The concept the OP is going for is 'deferred work' which is to say not to pass around data that isn't going to be used. And that is indeed a noble goal, but you must have a way to vet that the pointer you passed still points to the thing you thought it did

Which you have: the documentation says the URLs are valid for 4 hours.

Mythbusters · on July 24, 2012

I think the point being made here is only valid when you just move the data around and don't alter it. filepicker is a perfect example where you pass the data around without actually touching it and such a usage is a perfect case for passing the "pointers" around. In most other cases, you'd want to pull it down the moment you are going to transform it.

icebraining · on July 24, 2012

Even if you're going to pull it down, passing an URL around is still better. It means the client software can schedule the download for a few minutes or even hours to reduce peak bandwidth demands, they can PUT an updated version back, they can poll for changes, etc.

throwaway54-762 · on July 23, 2012

Aw, and I expected a C/C++ article! Still, this is good stuff: "zero copy" for web content.

brettcvz · on July 23, 2012

Ha good point - Same concept, way different level of abstraction

liyanchang · on July 23, 2012

"my data stores and yours are practically collocated".

Truth. Every time I ping from my server and get ridiculously low response times, I have to pause to think before thinking "Thank you AWS".
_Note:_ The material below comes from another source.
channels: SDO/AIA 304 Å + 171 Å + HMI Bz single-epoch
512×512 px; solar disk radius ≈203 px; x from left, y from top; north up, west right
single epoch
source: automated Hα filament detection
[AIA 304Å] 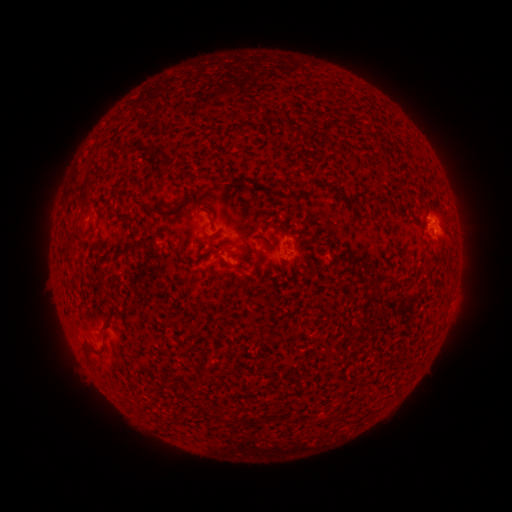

brettcvz · on July 23, 2012

Until everywhere has fiber to the curb, the internet backbone is going to be orders of magnitude faster than the last-mile speeds

ori_b · on July 23, 2012

At which point, the demand for bandwidth will go up, and the internet backbone will have to grow, and it will still be orders of magnitude greater than last mile speeds. Internet backbone will always be faster than last mile speeds by necessity.

brettcvz · on July 23, 2012

Fair point. It will be interesting to see in what areas the demand for bandwidth will go up. At some point doubling resolution is no longer noticeable.

ukd1 · on July 23, 2012

Games with massive textures (retina?), streaming lossless music, 1080p / 4k &&|| 3D 'netflix'?

Bandwidth will always get used up. "64k is enough"...LOL.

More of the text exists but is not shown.